**Written request:** Could you update the listing from the line containing "How far is the wire" through the end, replacing "wire grid top" with "wire mesh top" and leaving everything else unchanged? Leave the pictures out of your answer.

(Stored items from a collection)
=======

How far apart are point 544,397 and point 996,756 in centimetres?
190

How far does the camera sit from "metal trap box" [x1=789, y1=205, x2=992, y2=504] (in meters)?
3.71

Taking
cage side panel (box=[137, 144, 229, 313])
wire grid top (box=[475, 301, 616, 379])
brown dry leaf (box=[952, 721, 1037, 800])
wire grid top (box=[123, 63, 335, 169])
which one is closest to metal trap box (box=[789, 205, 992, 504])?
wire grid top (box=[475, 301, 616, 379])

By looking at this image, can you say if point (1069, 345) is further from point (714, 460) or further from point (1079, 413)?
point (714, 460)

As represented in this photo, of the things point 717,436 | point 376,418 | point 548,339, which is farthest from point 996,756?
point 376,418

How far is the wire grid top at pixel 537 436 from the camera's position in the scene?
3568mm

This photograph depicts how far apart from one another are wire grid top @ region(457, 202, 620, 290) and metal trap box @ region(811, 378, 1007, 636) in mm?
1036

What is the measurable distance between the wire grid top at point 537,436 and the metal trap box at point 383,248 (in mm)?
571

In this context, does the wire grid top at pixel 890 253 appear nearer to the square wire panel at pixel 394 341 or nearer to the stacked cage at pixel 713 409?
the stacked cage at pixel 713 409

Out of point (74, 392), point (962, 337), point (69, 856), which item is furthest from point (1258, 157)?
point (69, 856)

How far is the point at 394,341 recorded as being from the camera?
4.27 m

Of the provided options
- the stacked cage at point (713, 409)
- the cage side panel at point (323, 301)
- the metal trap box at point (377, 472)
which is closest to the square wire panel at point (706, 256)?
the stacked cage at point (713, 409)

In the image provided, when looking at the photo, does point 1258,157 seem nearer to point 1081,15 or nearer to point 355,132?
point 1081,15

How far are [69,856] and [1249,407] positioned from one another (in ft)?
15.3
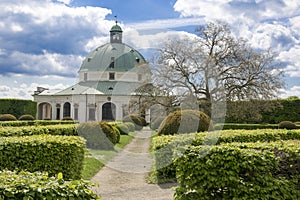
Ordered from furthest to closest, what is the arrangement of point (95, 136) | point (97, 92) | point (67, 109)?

=======

**Full response:**
How far is the wire mesh top at pixel 537 436 from the camera's position in the scene?
3568mm

This photograph depicts how far apart from one another are wire mesh top @ region(457, 202, 620, 290) and metal trap box @ region(811, 378, 1007, 636) in mm?
1036

What is the measurable distance between the wire mesh top at point 537,436 and the metal trap box at point 383,248 (in mm)?
571

In this context, does the wire mesh top at pixel 890 253 appear nearer to the square wire panel at pixel 394 341 or nearer to the stacked cage at pixel 713 409?
the stacked cage at pixel 713 409

Out of point (74, 392), point (962, 337), point (69, 856), which item is furthest from point (1258, 157)?
point (69, 856)

How far is the point at 394,341 recorded as being from the camera?
4.27 m

Of the provided options
- the stacked cage at point (713, 409)
- the cage side panel at point (323, 301)
- the metal trap box at point (377, 472)
which is closest to the square wire panel at point (706, 256)?
the stacked cage at point (713, 409)

In the image provided, when looking at the photo, does point 1258,157 seem nearer to point 1081,15 or nearer to point 355,132?
point 1081,15

How far are [69,856] and [1249,407] positioned from one another (in ft)?
15.3
Ordered from furthest to closest, what is the arrangement of point (95, 136) | point (97, 92) | point (67, 109)?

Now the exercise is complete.